== Selected text ==
And just as people can learn to play guitar or do yoga or hundred of other things from youtube videos – even if you don’t have other people giving feedback on your specific piece, you can always put it in a drawer for a few weeks or months until you can see the words on the page you actually wrote instead of the story in your head you meant to write. While doing so, write another piece, and then another. The practice writing, as well as the feedback when you start looking over older pieces, will help focus you on improving.

Whatever you do, whether you have feedback available or not, create more art. The act of writing more will help you to exercise the skills that are a writer’s toolbox, and by practicing, improve. Strive to tell the best story you can. Read voraciously; it’ll help you pick up new ways to do things, and remind you why you got into this business in the first place. But above all, as Neil Gaiman says,

Make good art.

I’m serious. Husband runs off with a politician? Make good art. Leg crushed and then eaten by mutated boa constrictor? Make good art. IRS on your trail? Make good art. Cat exploded? Make good art. Somebody on the Internet thinks what you do is stupid or evil or it’s all been done before? Make good art. Probably things will work out somehow, and eventually time will take the sting away, but that doesn’t matter. Do what only you do best. Make good art.

== Entries ==
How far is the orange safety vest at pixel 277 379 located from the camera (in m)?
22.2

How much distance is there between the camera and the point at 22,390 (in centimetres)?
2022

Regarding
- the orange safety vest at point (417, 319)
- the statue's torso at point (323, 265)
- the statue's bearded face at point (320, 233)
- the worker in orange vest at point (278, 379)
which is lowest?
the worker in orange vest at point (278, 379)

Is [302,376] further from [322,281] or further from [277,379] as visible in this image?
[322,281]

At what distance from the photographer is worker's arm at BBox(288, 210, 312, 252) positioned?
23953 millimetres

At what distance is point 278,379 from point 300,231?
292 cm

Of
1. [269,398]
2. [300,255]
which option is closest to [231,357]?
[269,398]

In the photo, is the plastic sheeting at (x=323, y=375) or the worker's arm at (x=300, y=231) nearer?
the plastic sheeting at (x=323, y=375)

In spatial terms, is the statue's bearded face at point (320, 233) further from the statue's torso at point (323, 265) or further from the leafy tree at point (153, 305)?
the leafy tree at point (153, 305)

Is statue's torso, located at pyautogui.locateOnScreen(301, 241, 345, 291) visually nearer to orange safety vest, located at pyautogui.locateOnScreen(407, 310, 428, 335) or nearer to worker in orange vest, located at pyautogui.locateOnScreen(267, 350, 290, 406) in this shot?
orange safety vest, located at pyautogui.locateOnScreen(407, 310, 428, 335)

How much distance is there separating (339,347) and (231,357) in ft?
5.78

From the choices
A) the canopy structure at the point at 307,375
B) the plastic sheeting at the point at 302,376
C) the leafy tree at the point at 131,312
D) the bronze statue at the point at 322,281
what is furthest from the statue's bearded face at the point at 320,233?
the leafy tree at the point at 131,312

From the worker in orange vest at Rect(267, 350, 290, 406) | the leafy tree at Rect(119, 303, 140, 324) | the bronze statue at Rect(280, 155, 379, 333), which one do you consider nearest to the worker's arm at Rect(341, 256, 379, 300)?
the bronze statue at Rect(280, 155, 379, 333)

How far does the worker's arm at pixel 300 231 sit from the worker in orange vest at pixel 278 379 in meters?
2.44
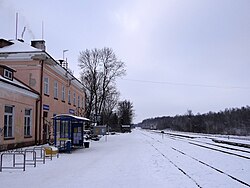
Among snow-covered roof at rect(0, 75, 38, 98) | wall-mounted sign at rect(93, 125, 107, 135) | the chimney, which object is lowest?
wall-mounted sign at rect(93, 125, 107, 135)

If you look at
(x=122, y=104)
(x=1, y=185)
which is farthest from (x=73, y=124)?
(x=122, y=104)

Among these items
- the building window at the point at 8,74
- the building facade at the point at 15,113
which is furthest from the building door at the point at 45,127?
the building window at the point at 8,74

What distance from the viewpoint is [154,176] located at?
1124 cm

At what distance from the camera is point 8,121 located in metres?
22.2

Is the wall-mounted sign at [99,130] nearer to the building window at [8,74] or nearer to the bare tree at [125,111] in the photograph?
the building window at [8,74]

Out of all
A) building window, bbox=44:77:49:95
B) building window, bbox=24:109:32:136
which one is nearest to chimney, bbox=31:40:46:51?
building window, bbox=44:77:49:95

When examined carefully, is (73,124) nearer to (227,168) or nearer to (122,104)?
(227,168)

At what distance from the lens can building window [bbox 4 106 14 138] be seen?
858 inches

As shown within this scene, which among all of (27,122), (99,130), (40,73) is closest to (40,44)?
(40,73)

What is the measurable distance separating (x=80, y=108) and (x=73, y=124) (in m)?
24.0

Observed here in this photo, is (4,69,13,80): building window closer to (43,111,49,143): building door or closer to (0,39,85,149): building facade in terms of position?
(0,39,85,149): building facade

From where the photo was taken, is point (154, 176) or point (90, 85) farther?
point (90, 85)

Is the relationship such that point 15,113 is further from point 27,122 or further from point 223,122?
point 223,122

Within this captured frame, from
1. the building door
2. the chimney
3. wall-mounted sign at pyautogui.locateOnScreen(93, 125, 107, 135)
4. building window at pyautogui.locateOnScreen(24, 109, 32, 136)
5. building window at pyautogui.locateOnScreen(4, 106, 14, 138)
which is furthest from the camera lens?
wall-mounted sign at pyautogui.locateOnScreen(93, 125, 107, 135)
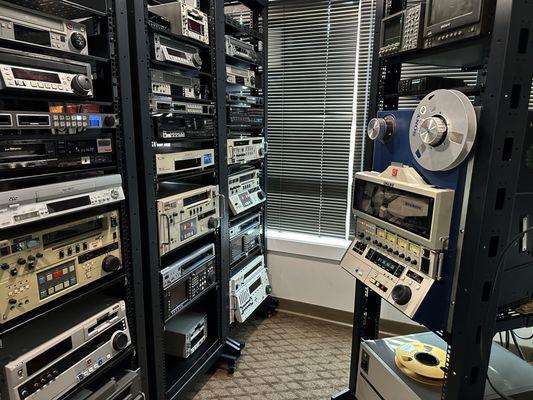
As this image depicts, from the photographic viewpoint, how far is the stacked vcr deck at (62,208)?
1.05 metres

==

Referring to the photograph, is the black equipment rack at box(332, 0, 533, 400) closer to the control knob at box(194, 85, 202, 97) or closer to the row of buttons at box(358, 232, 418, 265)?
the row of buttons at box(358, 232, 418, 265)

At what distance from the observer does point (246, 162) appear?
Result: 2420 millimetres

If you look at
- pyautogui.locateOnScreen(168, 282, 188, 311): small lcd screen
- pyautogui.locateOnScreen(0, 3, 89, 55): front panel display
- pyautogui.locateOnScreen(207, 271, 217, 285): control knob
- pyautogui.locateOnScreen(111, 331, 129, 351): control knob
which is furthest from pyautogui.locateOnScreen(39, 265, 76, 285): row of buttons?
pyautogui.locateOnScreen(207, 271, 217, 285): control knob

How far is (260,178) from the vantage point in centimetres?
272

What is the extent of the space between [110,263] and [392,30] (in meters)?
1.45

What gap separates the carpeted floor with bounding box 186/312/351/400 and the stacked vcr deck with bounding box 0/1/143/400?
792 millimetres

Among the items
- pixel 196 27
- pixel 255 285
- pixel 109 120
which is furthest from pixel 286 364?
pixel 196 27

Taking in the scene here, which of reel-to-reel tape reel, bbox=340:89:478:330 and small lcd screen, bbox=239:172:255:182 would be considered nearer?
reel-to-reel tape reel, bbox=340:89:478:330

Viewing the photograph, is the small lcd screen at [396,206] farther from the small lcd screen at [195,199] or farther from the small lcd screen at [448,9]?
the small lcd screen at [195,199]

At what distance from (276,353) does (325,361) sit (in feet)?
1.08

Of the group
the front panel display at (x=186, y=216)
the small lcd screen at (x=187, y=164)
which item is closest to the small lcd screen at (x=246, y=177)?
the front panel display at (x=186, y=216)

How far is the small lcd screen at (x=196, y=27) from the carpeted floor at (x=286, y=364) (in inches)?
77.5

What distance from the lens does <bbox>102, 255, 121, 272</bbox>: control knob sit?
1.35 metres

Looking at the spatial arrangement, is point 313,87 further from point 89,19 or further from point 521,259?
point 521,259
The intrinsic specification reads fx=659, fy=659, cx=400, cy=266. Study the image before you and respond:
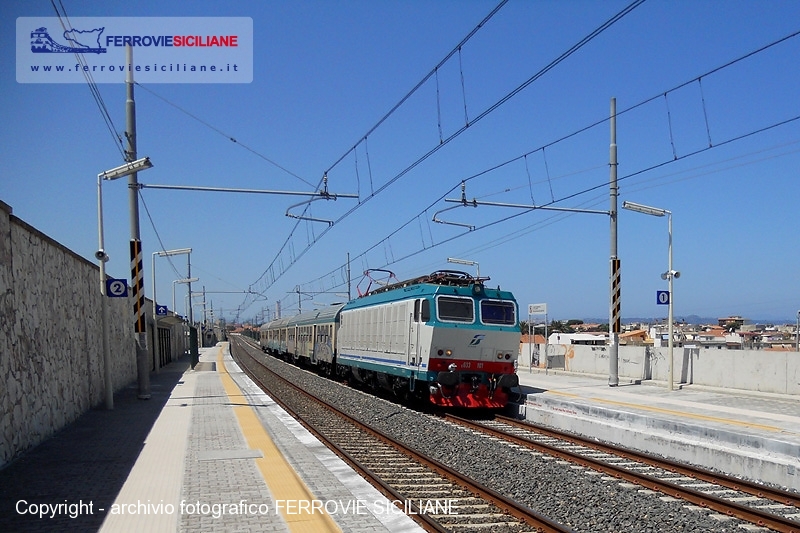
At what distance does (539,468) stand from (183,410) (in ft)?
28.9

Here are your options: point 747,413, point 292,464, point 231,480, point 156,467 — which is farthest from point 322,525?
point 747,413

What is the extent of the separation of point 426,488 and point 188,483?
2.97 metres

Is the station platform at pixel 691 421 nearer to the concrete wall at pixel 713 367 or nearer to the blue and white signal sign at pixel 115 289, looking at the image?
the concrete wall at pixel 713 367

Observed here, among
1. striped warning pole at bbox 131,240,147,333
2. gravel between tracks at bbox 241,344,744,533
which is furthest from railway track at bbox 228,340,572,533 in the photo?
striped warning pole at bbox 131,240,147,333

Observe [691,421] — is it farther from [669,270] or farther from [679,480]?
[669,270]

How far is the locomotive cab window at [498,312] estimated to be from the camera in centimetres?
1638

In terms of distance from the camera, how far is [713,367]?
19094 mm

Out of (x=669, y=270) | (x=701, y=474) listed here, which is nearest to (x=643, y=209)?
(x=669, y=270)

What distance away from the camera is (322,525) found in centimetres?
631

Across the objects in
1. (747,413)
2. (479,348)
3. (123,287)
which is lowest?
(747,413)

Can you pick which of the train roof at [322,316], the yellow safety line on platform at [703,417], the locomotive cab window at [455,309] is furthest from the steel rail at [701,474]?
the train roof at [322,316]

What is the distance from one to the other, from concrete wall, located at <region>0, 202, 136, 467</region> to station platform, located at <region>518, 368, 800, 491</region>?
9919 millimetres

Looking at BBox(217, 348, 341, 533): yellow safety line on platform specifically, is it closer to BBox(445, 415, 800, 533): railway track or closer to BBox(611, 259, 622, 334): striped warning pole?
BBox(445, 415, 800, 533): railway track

== Problems and tasks ==
1) In the passage on writing practice, rewrite the part that opens with the words containing "And just as" and closes with "you on improving.", putting "closet" in place of "drawer".
2) In the passage on writing practice, who is cited as saying "Make good art"?

== Outputs by task ==
1)
And just as people can learn to play guitar or do yoga or hundred of other things from youtube videos – even if you don’t have other people giving feedback on your specific piece, you can always put it in a closet for a few weeks or months until you can see the words on the page you actually wrote instead of the story in your head you meant to write. While doing so, write another piece, and then another. The practice writing, as well as the feedback when you start looking over older pieces, will help focus you on improving.

2) Neil Gaiman